2014年5月14日星期三

EAP_003:HornetQ集群 jms session fail over失败问题

JBoss版本:JBoss EAP 6.2.0。

集群配置环境和《HornetQ集群fail over失败问题》一样,唯一不同的是,消费者接收消息时使用transaction=true的session方式,具体场景是这样的:
(1)向Queue中发一条消息。
(2)消费者1使用transaction=true的session方式接受消息,消息处理过程较长。
(3)把server1 shutdown,server2上的backup server开始接管Queue,此时消费者1仍在处理消息中。
(4)消费者1消息处理完毕,执行到session.commit(),此时抛出异常,消息被rollback。
客户希望在服务器切换之后,session能够自动切换到备节点,当前的jms transaction可以commit成功。

1. 运行消费者1后,会抛出如下的异常:


2.  消费者1代码如下:

import java.io.Serializable;
import java.util.HashMap;
import java.util.Properties;
import java.util.logging.Level;
import java.util.logging.Logger;
import javax.jms.Connection;
import javax.jms.ConnectionFactory;
import javax.jms.Destination;
import javax.jms.JMSException;
import javax.jms.Message;
import javax.jms.MessageConsumer;
import javax.jms.MessageListener;
import javax.jms.MessageProducer;
import javax.jms.ObjectMessage;
import javax.jms.Session;
import javax.jms.TextMessage;
import javax.naming.Context;
import javax.naming.InitialContext;
import javax.naming.NamingException;

public class JmsSynConsumerClient {

    private Context getContext() throws NamingException {

        final Properties env = new Properties();
        env.put(Context.INITIAL_CONTEXT_FACTORY, "org.jboss.naming.remote.client.InitialContextFactory");
        env.put(Context.PROVIDER_URL, "remote://10.0.2.15:4447,remote://10.0.2.15:4547");
        env.put(Context.SECURITY_PRINCIPAL, "democlient");
        env.put(Context.SECURITY_CREDENTIALS, "password1!");

        return new InitialContext(env);
    }

    private Context context;

    private void execute() throws Exception {

        context = getContext();

        ConnectionFactory connectionFactory = null;
        Connection connection = null;
        Session session = null;
        MessageConsumer consumer = null;
        Destination destination = null;

        try {
            connectionFactory = (ConnectionFactory) context.lookup("jms/RemoteConnectionFactory");
            System.out.println("Acquiring connection factory success, " + connectionFactory);

            destination = (Destination) context.lookup("jms/queue/TransactionQueue");
            System.out.println("Acquiring destination success, " + destination);

            connection = connectionFactory.createConnection("democlient", "password1!");
            System.out.println("Creating connection success, " + connection);

            session = connection.createSession(true, Session.AUTO_ACKNOWLEDGE);
            System.out.println("Creating session success, " + session);

            consumer = session.createConsumer(destination);

            System.out.println("Creating consumer success, " + consumer);

            connection.start();

            Message message = consumer.receive();
            int count = 1;
            ObjectMessage objectMessage = (ObjectMessage) message;
            Serializable object = objectMessage.getObject();
            @SuppressWarnings("unchecked")
·····
§ 书面指令 A
所给文章中的测试使用的是哪个JBoss版本?
§ 书面指令 B
从记录摘录的各行中摘出包含“Does the placement”的那一行,以及它之后直到记录末尾的所有行,逐字照录,首尾两行都要包括。
·····
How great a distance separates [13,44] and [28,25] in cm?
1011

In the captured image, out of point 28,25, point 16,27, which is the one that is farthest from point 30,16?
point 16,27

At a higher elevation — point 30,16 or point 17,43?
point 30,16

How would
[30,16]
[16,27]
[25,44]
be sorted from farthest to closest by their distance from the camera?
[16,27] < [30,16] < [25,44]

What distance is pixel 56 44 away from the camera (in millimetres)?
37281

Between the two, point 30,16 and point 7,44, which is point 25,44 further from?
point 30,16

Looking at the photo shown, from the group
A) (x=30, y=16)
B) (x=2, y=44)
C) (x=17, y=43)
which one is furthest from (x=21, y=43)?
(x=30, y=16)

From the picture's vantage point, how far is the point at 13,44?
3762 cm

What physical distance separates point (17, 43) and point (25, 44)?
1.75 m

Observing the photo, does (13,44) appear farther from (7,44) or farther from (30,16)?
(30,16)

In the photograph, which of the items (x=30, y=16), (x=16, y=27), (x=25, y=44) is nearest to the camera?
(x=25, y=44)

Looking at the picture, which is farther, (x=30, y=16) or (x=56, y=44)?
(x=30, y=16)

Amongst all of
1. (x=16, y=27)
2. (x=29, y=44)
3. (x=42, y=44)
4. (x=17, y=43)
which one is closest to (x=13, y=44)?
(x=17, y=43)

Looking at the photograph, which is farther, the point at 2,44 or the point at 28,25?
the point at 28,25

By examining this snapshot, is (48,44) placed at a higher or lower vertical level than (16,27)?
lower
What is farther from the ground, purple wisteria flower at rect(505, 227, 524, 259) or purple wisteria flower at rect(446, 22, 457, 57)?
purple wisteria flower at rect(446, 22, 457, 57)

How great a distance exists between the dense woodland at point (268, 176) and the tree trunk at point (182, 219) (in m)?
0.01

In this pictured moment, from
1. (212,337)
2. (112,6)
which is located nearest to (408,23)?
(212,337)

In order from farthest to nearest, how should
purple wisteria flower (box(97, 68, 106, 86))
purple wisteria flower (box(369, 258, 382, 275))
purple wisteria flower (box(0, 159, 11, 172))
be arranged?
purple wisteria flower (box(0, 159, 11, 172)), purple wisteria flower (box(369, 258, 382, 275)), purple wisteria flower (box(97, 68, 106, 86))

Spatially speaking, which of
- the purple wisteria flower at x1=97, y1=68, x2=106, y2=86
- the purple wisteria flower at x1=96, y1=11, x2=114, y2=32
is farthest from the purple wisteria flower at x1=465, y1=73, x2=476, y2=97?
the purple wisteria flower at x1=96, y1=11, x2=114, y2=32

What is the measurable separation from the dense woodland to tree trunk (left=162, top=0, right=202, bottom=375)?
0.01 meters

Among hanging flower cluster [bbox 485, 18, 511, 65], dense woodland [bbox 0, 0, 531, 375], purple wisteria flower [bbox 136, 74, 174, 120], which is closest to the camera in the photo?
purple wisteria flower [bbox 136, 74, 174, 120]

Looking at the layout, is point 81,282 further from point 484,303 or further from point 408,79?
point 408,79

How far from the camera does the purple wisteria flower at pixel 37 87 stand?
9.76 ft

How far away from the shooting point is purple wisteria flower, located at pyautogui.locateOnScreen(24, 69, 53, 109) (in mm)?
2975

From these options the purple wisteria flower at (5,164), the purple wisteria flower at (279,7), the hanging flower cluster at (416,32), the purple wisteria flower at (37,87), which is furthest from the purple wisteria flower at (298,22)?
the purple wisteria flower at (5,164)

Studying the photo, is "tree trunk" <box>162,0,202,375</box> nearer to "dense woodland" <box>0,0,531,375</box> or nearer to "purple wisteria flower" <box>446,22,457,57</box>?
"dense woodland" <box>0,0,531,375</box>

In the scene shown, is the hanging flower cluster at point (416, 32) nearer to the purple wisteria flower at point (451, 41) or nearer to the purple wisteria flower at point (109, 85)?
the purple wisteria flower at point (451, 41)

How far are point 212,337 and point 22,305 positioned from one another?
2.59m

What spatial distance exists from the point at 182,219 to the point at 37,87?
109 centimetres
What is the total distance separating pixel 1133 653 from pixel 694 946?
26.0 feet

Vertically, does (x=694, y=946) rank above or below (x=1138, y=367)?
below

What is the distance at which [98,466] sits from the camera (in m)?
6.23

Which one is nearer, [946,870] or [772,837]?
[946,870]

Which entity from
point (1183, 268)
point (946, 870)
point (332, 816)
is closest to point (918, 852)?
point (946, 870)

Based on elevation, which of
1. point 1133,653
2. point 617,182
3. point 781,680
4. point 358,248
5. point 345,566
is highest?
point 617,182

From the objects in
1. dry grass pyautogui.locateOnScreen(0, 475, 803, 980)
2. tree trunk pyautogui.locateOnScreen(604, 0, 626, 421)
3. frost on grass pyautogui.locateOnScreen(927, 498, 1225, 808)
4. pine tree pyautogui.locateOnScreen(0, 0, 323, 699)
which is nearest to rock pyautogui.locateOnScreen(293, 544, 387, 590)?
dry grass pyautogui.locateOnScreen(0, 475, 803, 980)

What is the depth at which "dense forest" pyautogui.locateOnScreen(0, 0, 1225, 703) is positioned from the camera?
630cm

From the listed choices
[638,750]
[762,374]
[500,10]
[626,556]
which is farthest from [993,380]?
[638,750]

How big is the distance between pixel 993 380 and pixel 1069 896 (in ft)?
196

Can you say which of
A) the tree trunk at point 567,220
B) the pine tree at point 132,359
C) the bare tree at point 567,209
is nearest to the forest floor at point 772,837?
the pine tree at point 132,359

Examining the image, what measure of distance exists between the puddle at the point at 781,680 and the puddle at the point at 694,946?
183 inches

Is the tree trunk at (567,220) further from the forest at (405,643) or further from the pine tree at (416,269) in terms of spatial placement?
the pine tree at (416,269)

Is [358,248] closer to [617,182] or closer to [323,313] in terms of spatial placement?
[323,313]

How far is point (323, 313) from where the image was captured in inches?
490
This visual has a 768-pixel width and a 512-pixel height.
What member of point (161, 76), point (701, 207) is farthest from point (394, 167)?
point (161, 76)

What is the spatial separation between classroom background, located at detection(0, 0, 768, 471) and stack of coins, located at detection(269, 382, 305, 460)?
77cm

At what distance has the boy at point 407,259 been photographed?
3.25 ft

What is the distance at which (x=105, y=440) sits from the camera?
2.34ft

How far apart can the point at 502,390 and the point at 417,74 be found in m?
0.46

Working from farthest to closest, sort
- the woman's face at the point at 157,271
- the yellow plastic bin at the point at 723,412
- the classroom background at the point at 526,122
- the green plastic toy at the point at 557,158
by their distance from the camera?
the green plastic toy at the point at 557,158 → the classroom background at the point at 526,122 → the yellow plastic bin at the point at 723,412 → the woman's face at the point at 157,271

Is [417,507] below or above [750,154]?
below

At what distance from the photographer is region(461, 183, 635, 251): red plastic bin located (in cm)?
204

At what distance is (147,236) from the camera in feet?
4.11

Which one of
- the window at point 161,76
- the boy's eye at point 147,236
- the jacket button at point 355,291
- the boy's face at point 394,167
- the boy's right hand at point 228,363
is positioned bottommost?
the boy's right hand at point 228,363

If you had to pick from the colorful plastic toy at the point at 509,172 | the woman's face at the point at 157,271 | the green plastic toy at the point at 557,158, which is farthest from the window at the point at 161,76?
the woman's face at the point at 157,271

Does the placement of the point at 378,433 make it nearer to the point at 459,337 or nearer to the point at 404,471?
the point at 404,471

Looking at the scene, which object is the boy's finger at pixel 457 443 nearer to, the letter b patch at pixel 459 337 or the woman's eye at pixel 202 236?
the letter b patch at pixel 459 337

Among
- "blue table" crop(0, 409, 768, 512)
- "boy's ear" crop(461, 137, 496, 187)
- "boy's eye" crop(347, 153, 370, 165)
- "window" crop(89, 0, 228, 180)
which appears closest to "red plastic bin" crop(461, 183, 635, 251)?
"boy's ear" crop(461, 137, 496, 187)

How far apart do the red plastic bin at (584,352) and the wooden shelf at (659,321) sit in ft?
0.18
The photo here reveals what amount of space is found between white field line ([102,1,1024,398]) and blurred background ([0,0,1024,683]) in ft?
·····
§ 回复 A
JBoss EAP 6.2.0。

§ 回复 B
Does the placement of the point at 378,433 make it nearer to the point at 459,337 or nearer to the point at 404,471?
the point at 404,471

Looking at the scene, which object is the boy's finger at pixel 457 443 nearer to, the letter b patch at pixel 459 337 or the woman's eye at pixel 202 236?
the letter b patch at pixel 459 337

Among
- "blue table" crop(0, 409, 768, 512)
- "boy's ear" crop(461, 137, 496, 187)
- "boy's eye" crop(347, 153, 370, 165)
- "window" crop(89, 0, 228, 180)
which appears closest to "red plastic bin" crop(461, 183, 635, 251)?
"boy's ear" crop(461, 137, 496, 187)

How far apart do the red plastic bin at (584,352) and the wooden shelf at (659,321) sit in ft?
0.18
The photo here reveals what amount of space is found between white field line ([102,1,1024,398]) and blurred background ([0,0,1024,683]) in ft?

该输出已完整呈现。